In the listing, switch "ordering" to "sequence" in the lines starting at the one that contains "From furthest to" and ending at the one that contains "the green tree at (440,125) →", then give those lines again with nothing else changed.
━━━━━ RECORD SET ━━━━━
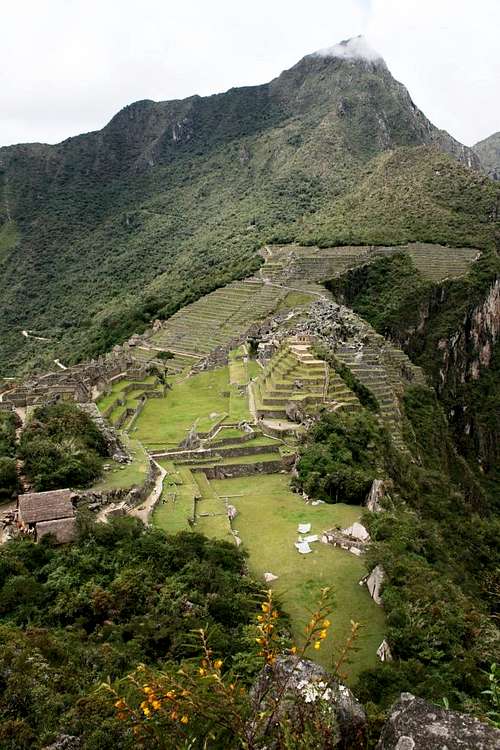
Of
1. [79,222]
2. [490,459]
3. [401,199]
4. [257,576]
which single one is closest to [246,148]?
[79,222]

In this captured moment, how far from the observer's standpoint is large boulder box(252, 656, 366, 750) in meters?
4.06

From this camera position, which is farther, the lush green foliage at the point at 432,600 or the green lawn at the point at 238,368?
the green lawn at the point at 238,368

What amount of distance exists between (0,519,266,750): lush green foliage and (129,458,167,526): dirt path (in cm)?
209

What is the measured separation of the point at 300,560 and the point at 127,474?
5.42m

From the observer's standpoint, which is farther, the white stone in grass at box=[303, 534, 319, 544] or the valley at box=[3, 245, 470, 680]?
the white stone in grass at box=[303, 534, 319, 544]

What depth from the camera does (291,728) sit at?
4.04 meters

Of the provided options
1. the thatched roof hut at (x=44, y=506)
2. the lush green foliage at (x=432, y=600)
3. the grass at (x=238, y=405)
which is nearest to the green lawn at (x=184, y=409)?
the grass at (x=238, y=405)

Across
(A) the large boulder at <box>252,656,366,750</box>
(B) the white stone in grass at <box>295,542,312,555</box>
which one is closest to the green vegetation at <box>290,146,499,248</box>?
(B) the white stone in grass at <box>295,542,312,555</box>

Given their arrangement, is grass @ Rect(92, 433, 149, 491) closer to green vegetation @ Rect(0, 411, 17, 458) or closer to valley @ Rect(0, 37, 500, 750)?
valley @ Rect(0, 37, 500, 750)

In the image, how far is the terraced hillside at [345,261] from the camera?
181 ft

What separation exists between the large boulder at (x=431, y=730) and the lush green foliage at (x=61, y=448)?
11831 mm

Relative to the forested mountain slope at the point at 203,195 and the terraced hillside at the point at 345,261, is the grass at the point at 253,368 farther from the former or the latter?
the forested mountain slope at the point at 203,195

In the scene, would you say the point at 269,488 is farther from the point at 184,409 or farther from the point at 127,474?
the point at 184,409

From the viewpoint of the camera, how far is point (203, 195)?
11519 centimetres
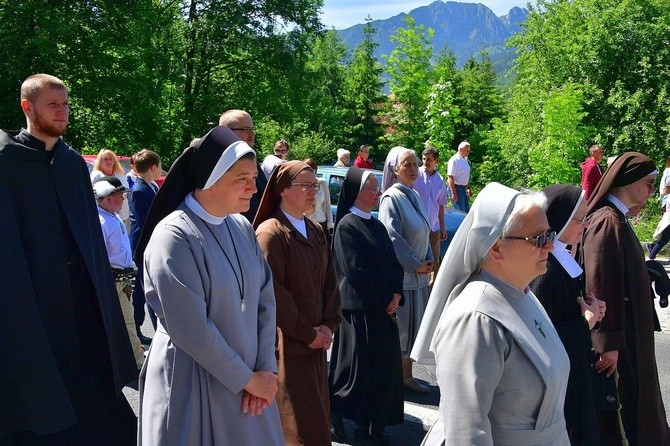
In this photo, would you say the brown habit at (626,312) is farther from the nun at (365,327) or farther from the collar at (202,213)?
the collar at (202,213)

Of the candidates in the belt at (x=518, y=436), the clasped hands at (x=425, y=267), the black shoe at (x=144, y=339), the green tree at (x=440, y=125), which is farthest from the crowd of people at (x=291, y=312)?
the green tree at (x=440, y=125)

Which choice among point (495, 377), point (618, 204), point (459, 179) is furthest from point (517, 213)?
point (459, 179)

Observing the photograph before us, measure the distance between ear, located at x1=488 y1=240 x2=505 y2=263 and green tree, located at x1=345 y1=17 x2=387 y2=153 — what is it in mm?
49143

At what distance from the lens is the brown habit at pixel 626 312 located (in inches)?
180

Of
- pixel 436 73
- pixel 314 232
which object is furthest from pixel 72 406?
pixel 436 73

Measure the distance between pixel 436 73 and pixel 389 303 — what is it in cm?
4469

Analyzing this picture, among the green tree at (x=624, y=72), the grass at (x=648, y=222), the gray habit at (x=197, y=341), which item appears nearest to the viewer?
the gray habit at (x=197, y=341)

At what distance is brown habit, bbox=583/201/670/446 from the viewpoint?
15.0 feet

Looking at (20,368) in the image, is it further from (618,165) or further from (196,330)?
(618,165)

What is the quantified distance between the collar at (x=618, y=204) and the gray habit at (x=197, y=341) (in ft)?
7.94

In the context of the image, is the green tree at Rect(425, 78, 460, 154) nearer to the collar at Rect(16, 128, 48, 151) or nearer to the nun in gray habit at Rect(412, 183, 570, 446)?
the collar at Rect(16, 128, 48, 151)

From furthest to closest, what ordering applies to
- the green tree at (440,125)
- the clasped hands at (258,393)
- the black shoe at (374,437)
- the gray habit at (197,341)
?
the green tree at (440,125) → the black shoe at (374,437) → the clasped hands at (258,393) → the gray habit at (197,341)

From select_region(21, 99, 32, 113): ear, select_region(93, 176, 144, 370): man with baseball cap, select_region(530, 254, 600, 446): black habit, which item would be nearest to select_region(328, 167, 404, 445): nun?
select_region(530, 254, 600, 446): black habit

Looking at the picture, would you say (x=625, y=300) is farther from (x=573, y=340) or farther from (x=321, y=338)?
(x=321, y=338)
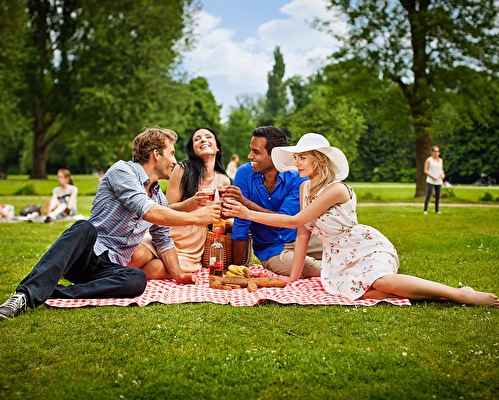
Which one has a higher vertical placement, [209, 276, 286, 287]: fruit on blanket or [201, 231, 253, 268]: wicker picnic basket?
━━━━━
WRITTEN ANSWER:
From furthest to closest, what sequence applies to
- the green tree at (440,125)
- the clasped hands at (258,393)
- the black shoe at (374,437)
- the gray habit at (197,341)
?
the green tree at (440,125) → the black shoe at (374,437) → the clasped hands at (258,393) → the gray habit at (197,341)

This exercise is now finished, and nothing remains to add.